I should note that our system shouldn’t and doesn’t give MPs (or anyone else) the right to claim to know anyone else’s personal experiences. A common turn-of-phrase when discussing race relations suggests that people in positions of power or privilege should “speak up, not over,” so as to draw attention to problems and possible solutions without drowning out the voices of those affected by the problems, and I think that this principle is very applicable in this case. Think of Members of Parliament as “megaphones,” hearing the evidence and personal experiences from within their constituency and using their position of political power to bring those problems to the forefront and work on a solution.

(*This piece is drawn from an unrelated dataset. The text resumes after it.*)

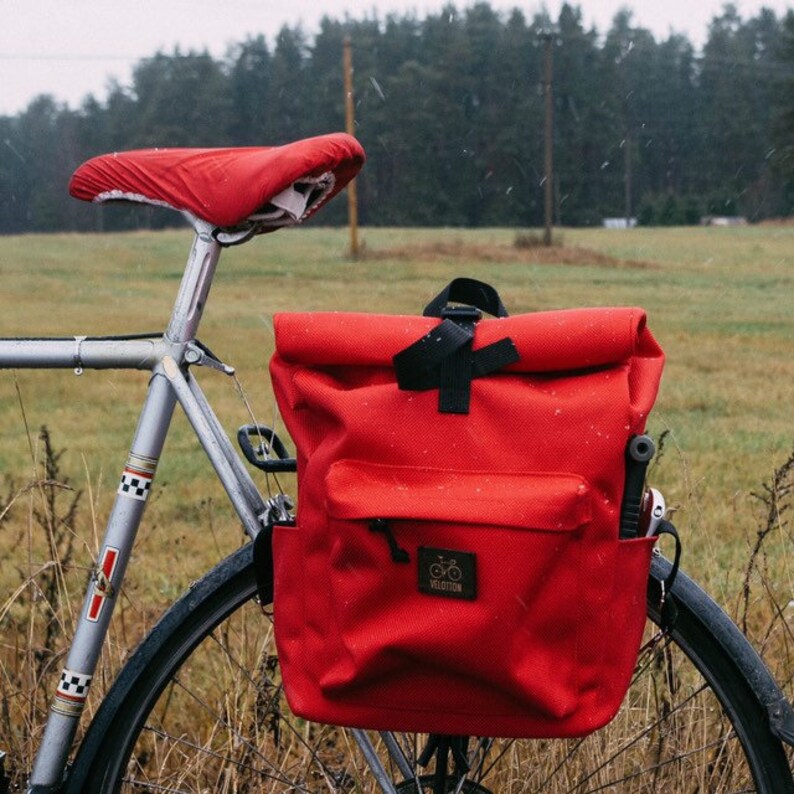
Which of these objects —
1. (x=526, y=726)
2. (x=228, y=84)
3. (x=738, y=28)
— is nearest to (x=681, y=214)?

It should also be noted that MPs don’t always do a great job of representing the interests and concerns of their constituencies, but I would contend that this is more an issue with individuals or parties rather than the system as a whole. Plus, the voters very clearly have the power to change this situation when the next election rolls around. Members of Parliament who don’t represent their constituency will quickly find themselves out of office, and their successors will hopefully have learned a valuable lesson.
Speaking of elections, this idea does have some practical implications for a citizen looking to make an informed and effective choice when they go to vote, and they’re pretty simple. For one thing, you should contact the candidates in your riding and ask them how they plan to deal with the issues that are important to you, including institutional racism. Politely inform them of how important it is that changes be made. Quote statistics or refer to the personal experiences of yourself or someone you know. If fighting institutional racism wasn’t a key part of their platforms before, it might be afterward, and you’ll have officially and tangibly made your voice heard in Canadian politics. Depending on their answers to your questions, you’ll probably get a pretty good idea of who you want to vote for, too.
In short, be an active and informed participant in our political system. Yes, it may have its failings at the moment. For one thing, we’re still definitely not at that ideal governmental representation of the demographics of our population. And don’t even get me started on Stephen Harper. But believing in that idea up in the third paragraph (and, by extension, believing in the potential of our government) leads to the conclusion that we can make positive changes, and we can make them within the bounds of our current system. We as citizens just have to step up, get involved in the process, and start pushing for change to happen.
A few closing remarks. Obviously, at any level, some perspectives on societal issues like racism will be flawed. Some will (deservedly) be met with condemnation for ignoring evidence, functioning primarily on emotional or reactionary principles, or even being openly hostile. In each of these cases, it is important to note that a perspective should only be discredited because of problems with the perspective itself, not because of the identities of its proponents. This applies at every level of discussion and to every issue of importance.
In any case, I’m certainly looking forward to October 19th, when I have my first chance to vote in a federal election, and I encourage all other Canadians to participate in the democratic process. After all, this is our best opportunity to tell our MPs what we want and make our voices heard in Parliament, both indirectly, through meeting the candidates, and directly, by voting. I believe that our politicians can act responsibly and effectively to further our interests as individuals and as a society, but only if we make sure they know what those interests are.
I guess I’ll just have to hope that nobody starts a revolution between now and October.